You Should Have Known by Jean Hanff Korelitz
This novel follows New York therapist Grace Reinhart Sachs as she’s about embark on a publicity tour to promote her buzzy book about relationships called You Should Have Known. She also cares for her tweenage private school son Henry and adores her pediatric oncologist husband, Jonathan.
The novel starts by offering readers a look into the lives of private-school moms, until Grace learns one of the mothers was found murdered. From there, Grace—already anxious—becomes more so as her husband disappears, and she’s forced to face facts about her seemingly idyllic mate.
The Sleepwalker’s Guide to Dancing by Mira Jacob
Jacob’s debut novel takes readers on a journey from 1970s India to suburban New Mexico in the ’80s to Seattle during the dot-com boom.
Celebrated brain surgeon Thomas Eapen has been sitting on his porch, talking to dead relatives. At least that’s what his wife, Kamala, prone to exaggeration, tells their daughter, Amina, a photographer living in Seattle. Amina returns home and finds a situation that’s far more complicated than her mom let on, with roots in a trip the family—including Amina’s rebellious brother Akhil—took to India 20 years earlier.

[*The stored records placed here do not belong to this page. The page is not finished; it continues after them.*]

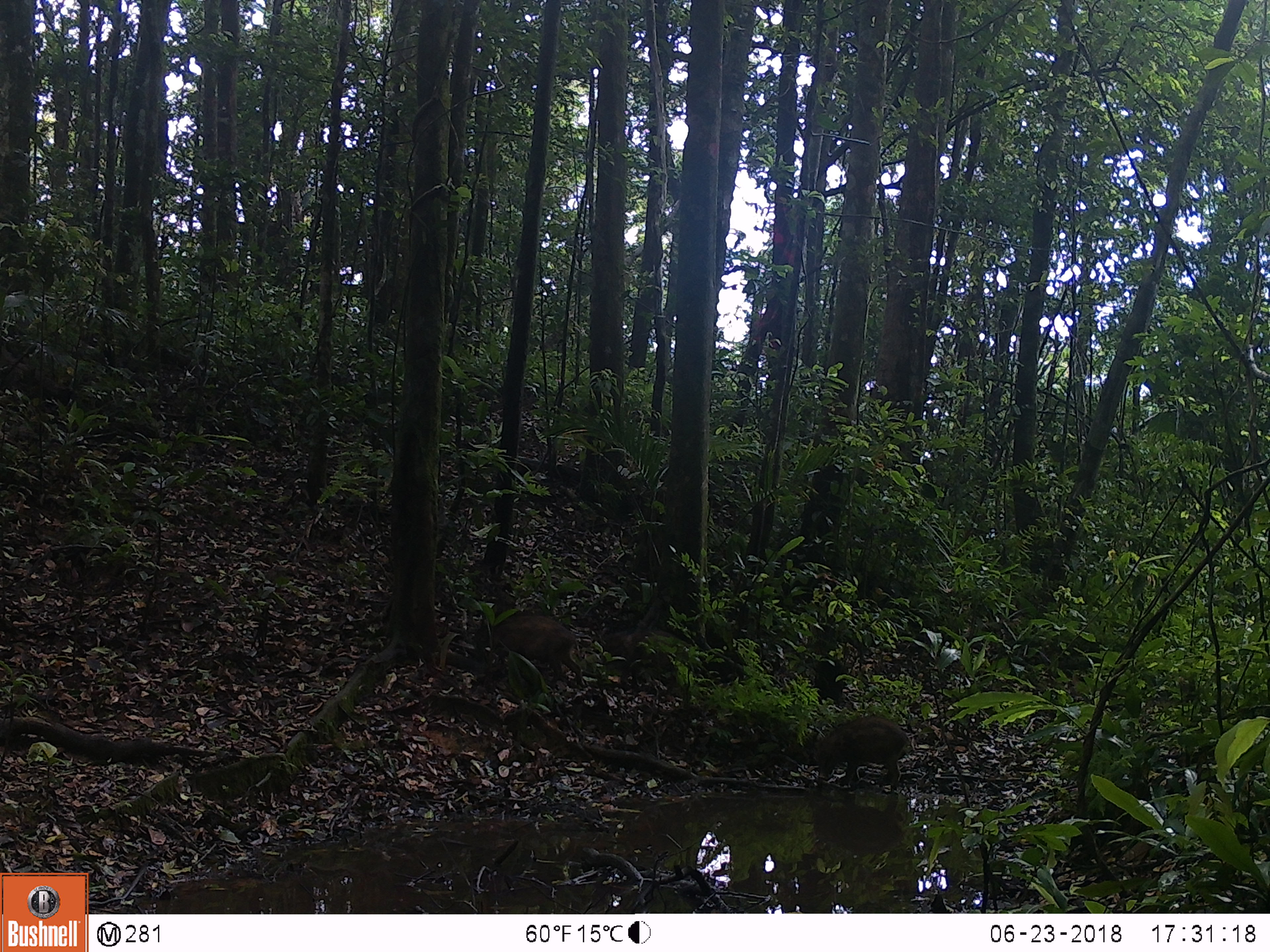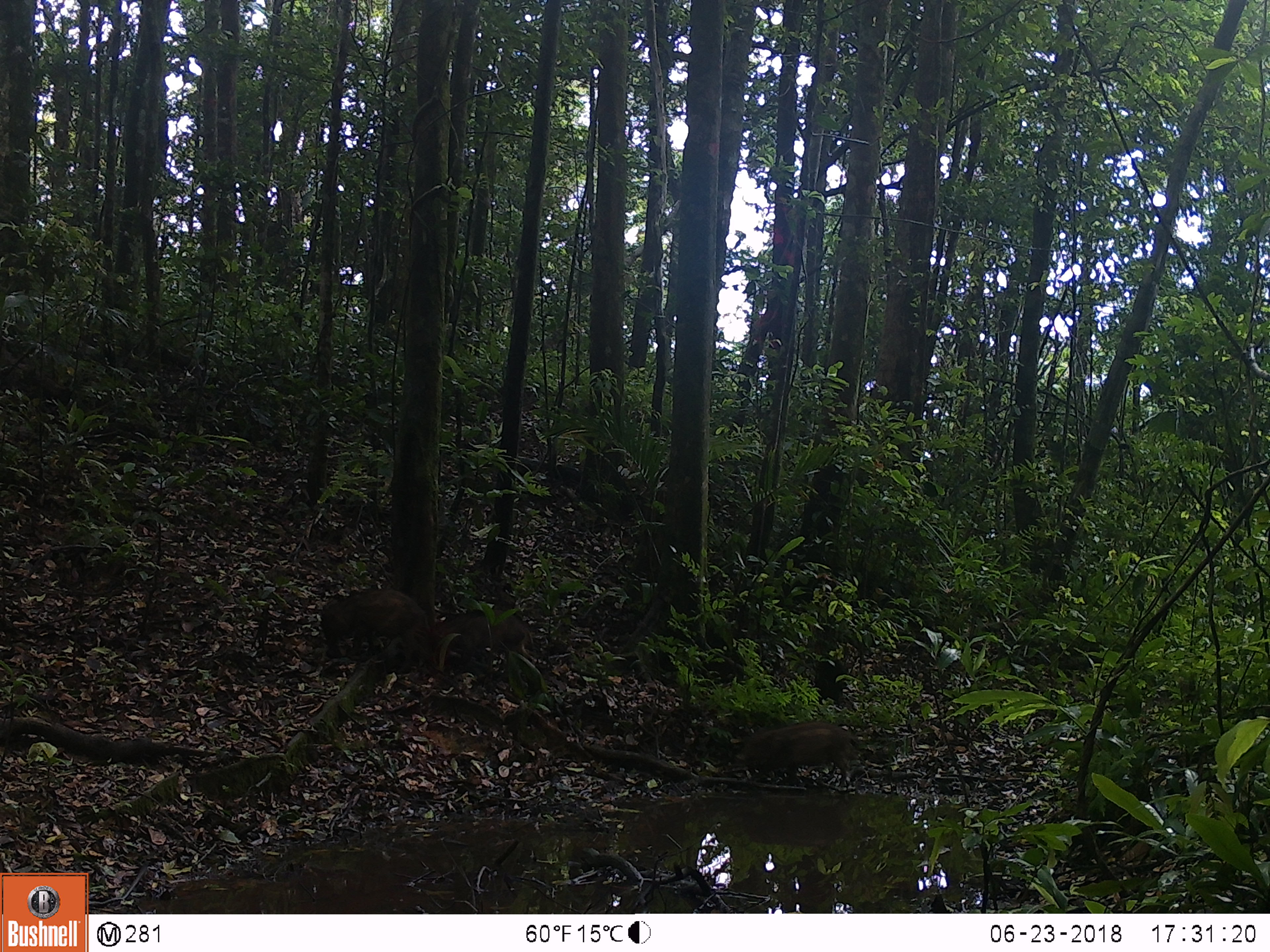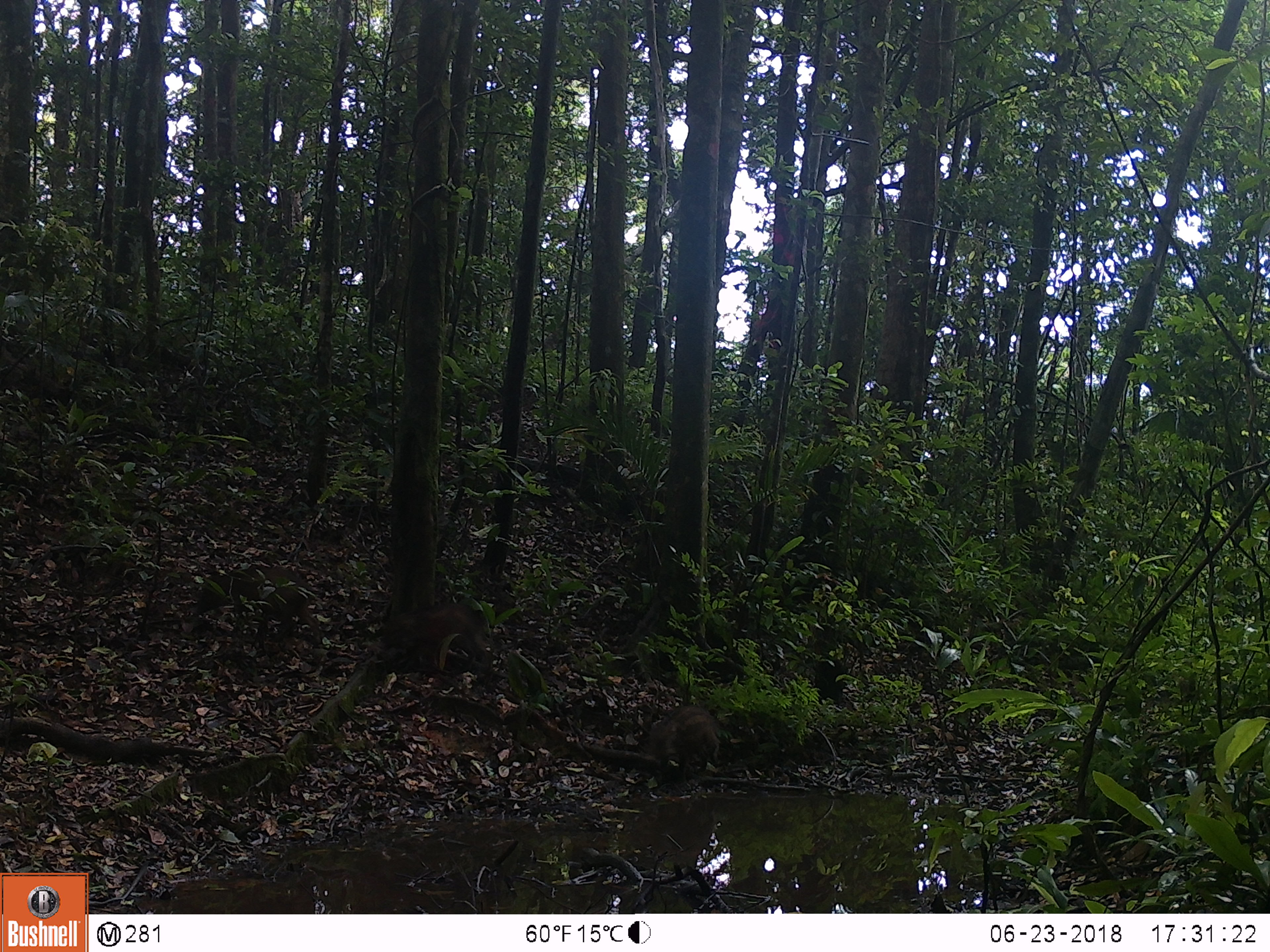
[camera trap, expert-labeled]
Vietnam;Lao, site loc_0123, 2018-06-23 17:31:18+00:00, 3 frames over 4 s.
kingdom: Animalia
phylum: Chordata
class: Mammalia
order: Artiodactyla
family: Suidae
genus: Sus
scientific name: Sus scrofa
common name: eurasian wild pig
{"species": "eurasian wild pig (Sus scrofa)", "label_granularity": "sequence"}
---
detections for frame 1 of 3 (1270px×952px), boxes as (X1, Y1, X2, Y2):
eurasian wild pig: (472, 611, 586, 688); (815, 714, 910, 795); (601, 630, 695, 692)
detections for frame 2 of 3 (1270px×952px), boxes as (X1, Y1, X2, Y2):
eurasian wild pig: (321, 588, 428, 675); (734, 720, 861, 785); (428, 609, 535, 677)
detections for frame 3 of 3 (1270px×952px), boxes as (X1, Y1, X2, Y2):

Summer House with Swimming Pool by Herman Koch
Dutch author Koch made waves last year with his twisty psychological novel The Dinner, and his latest is equally packed with moral dilemmas and complexities. General practitioner Marc Schlosser—our unreliable narrator who happens to be grossed out by his patients—is invited, along with his beautiful wife and two daughters, to spend the summer at the Mediterranean beach house of one of his patients, a famous theater actor who also happens to be very ill.

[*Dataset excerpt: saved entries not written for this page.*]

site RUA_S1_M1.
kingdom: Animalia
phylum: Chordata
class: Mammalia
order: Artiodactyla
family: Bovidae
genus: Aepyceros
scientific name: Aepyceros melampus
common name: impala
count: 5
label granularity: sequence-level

We learn right away that the actor dies, and Koch takes us back in time to that summer, when the lusty, gluttonous actor is incapable of exercising self control, and when the vacation becomes filled with sexual power plays and violence.
The Arsonist by Sue Miller
This new novel by best-selling author Miller follows a family—namely Frankie Rowley, a woman who has come back to her New Hampshire home after working in East Africa for 15 years—and a community when an arsonist begins setting fire to the homes of the summer people in a small New England town.
On Frankie’s first night back, a house up the road burns to the ground, followed by several others all belonging to summer residents. Formerly a safe, trusting town, social boundaries are crossed, and neighbors begin to regard one another with suspicion.
We Are Called to Rise by Laura McBride
McBride’s debut is narrated by four different people who call dusty, way-off-the-strip Las Vegas home—a grade-school immigrant boy whose parents own an ice cream truck, a traumatized soldier who tried to kill himself, a social worker, and a middle-aged mother and wife dealing with changes in her family. These perspectives converge in various ways, namely after one tragic moment.
Everything I Never Told You by Celeste Ng
One of Amazon’s best books of July 2014, this debut novel follows a Chinese-American family living in 1970s Ohio. Middle-child Lydia is the favorite of Marilyn and James Lee—parents that are set on Lydia fulfilling the goals they were unable to pursue.
But when Lydia’s body is found in the local lake, the family is forced to examine the long-kept secrets that have been slowly pulling them apart.
The Snow Queen by Michael Cunningham
Cunningham—who wrote 1998’s The Hours—focuses his newest novel on Barrett, an adrift 38-year-old gay man in New York who works in a vintage store and has been dumped by his boyfriend; his older brother, Tyler, a drug-addicted struggling musician; and Beth, Tyler’s older girlfriend who has been diagnosed with Stage 4 cancer.
The novel starts out with the very-secular Barrett having some sort of vision in Central Park circa 2004, which isn’t the main point of the story, but sets into a motion a tale about creativity, recovery, hope, and love.